AHMET İYİMAYA (Ankara) – Teşekkür ediyorum.
PROTESTAN KİLİSELER DERNEĞİ GENEL SEKRETERİ UMUT ŞAHİN – Protestan Kiliseler Derneği diyoruz ama aslında kurumumuz Türkiye’deki Protestan cemaatini temsil etmektedir büyük oranda. Yani bize birçok kilise, Protestan kilisesi üyedir. 1988’den beri bir araya gelinmektedir ancak 2009’da bir tüzel kişilik kazanmak maksadıyla dernek olarak kurulmuştur.
Amacımız, Türkiye’deki Protestanları özellikle siz devletimiz önünde temsil etmek, bir temsil organı olmak, aynı zamanda sorunlarımızı gündeme getirmek ve çözüm önerilerinde, tavsiyelerde bulunmaktır.
Siz şu anda çok değerli bir çalışma yaparak yeni anayasa çalışması yapıyorsunuz ve bu bizim geleceğimizi şekillendirecek bir konu ve buna kendi çapımızda, özellikle bizi ilgilendiren konularda katkı vermek istedik. Bu maksatla sizlere üç sayfadan oluşan anayasadaki direkt olarak Protestanları ilgilendiren konularda önerilerimizi sunduk. İsterseniz belli başka konulara değinebilirim burada, belli başlıklar var zaten. Özellikle anayasanın ruhu dediğimiz, yani giriş bölümüne çok önem arz etmekteyiz çünkü anayasanın ruhunu oluşturacaktı. Bu kısmın özellikle ülkemizdeki kültürel, dinsel, etniksel ve fikirsel zenginliğini ortaya çıkartıcı, yani bunları gizleyici, yok sayıcı değil, tam tersi ön plana çıkartıcı ve toplumsal barışımızı kuvvetlendirici sınırlamalardan uzak bir anayasanın yapılmasını diliyoruz, bunu talep ediyoruz.

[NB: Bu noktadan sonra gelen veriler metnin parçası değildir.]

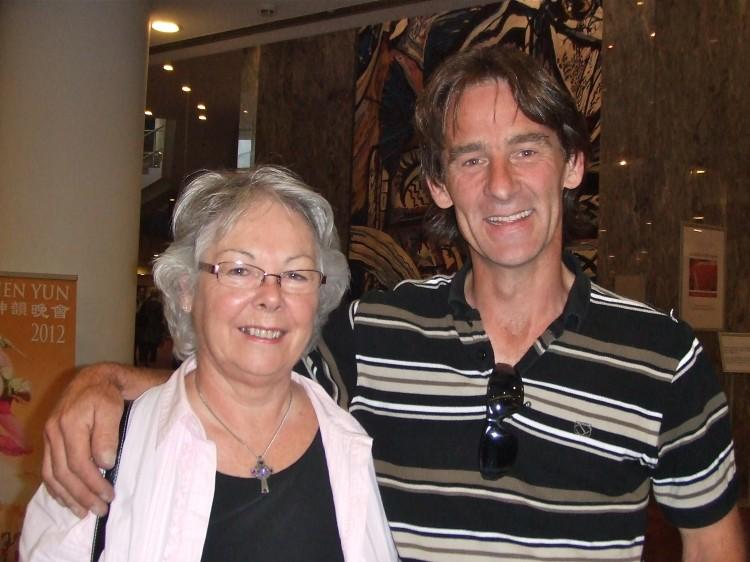 Caroline Sutherland and her son at Shen Yun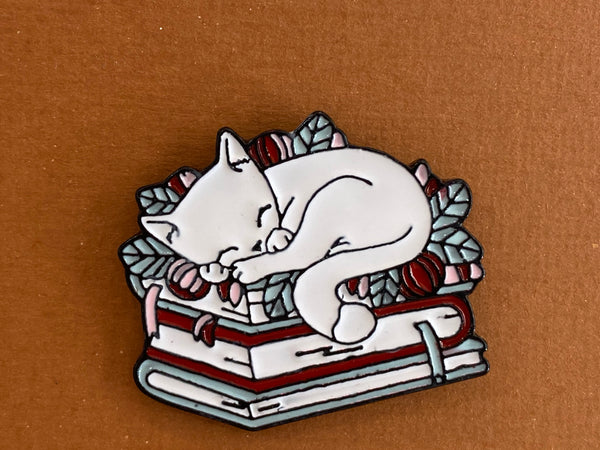 Enamel pin - Cat napping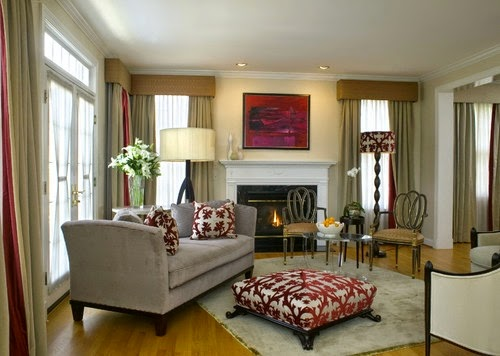 Modern Victorian Home Living Room Ideas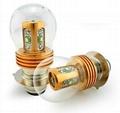 P15D base SMD LED headlight lamp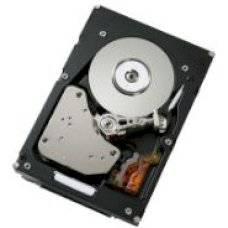 Жесткий диск IBM 81Y9927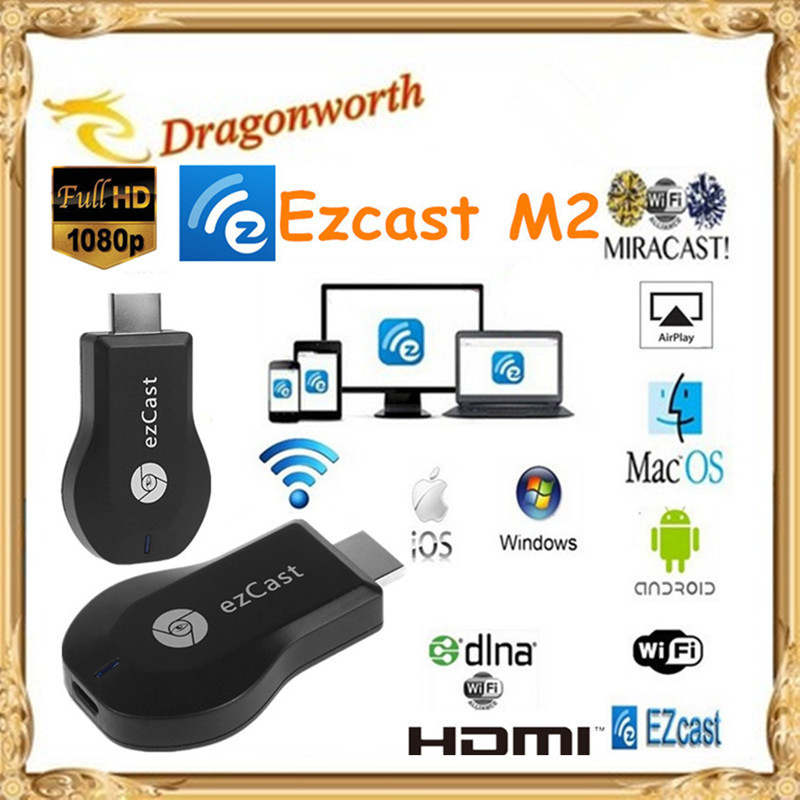 2016 Ezcast M2 HDMI TV receiver Chromecast Ezcast DLNA+Miracast+Airpaly TV Dongle for Smart Phone Laptop Window PC IOS Android(China (Mainland))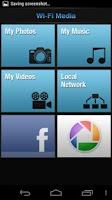 Screenshot of Wi-Fi Media - Media on TV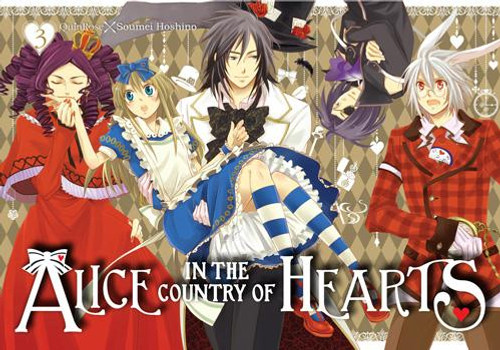 Alice in the Country of Hearts Graphic Novel Vol. 03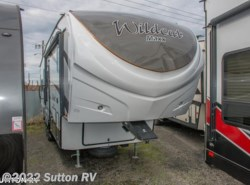 New 2017  Forest River Wildcat DLX 295RSX by Forest River from George Sutton RV in Eugene, OR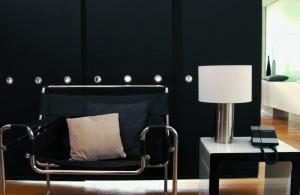 panel-glides-carnival-black3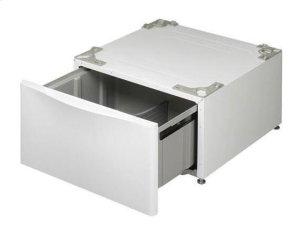 Laundry Pedestal - White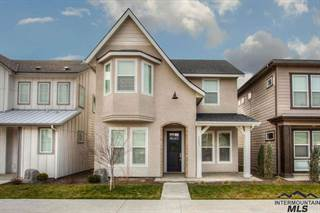 Single Family for sale in 4463 E Logger Dr, Boise City, ID, 83716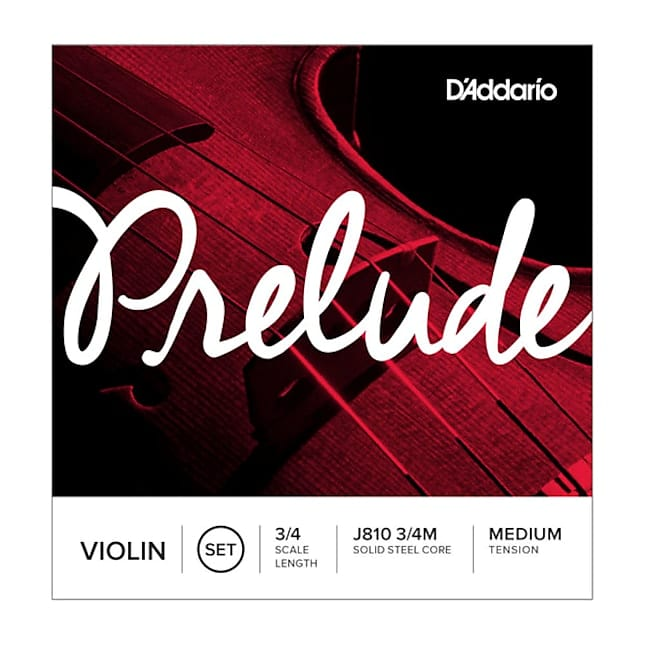 D'Addario Prelude Violin String Set, 3/4 Size, Medium Tension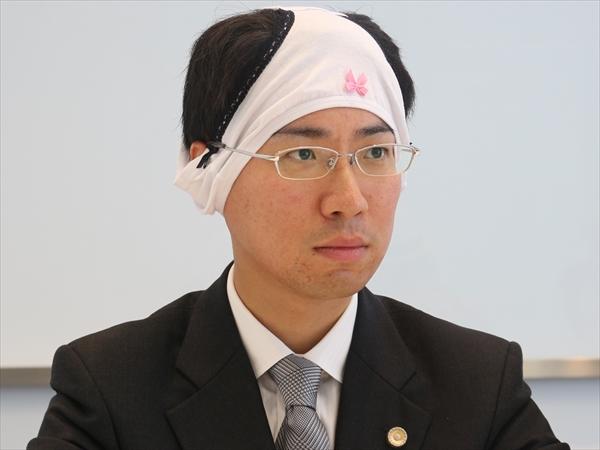 File:戸倉三郎.jpg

Ve diğer bir konu, inanç özgürlüğü konusu. Bu konuda özellikle Avrupa Birliği içtihatlarından yola çıkarak Avrupa İnsan Hakları Sözleşmesi’nin düşünce, din ve inanç özgürlüğünü düzenleyen 9’uncu maddesinin olduğu gibi anayasada yer almasının büyük bir ileri adım olacağını düşünüyoruz. Şöyle diyor o maddede kısaca: “Herkes düşünce, vicdan ve din özgürlüğüne sahiptir. Bu hak, din veya inanç değiştirme özgürlüğü ile tek başına veya topluca, açıkça veya özel tarzda ibadet, öğretim, uygulama ve ayin yapmak suretiyle dinini veya inancını açıklama özgürlüğünü de içerir.”
2’nci maddede sınırlamalardan bahsediyor ama sınırlamaların özellikle yasal dayanağının olması keyfiyetten uzak ve bir açıklama kısmı var ve bu açıklama kısmına özellikle önem verdik çünkü aslında benzer bir madde Anayasa’mızda var ancak Anayasa’mızdaki madde din öğretimini düzenlemiyor, sadece bir din öğretimiyle ilgili, zorunlu din dersi dediğimiz konuda bir düzenleme yapıyor ama genel olarak din öğretimi konusunda bir özgürlük tanımıyor. Maddenin bu şekliyle yer alması durumunda bunun özellikle dinî eğitim hem yükseköğretim yani işte bizim rahip, kilise önderi yetiştirebileceğimiz tarzda bir yükseköğretim ama aynı zamanda da anne-babaların kendi dinî inançları çerçevesinde çocuklarını yetiştirme özgürlüğünü de katacağını düşünüyoruz.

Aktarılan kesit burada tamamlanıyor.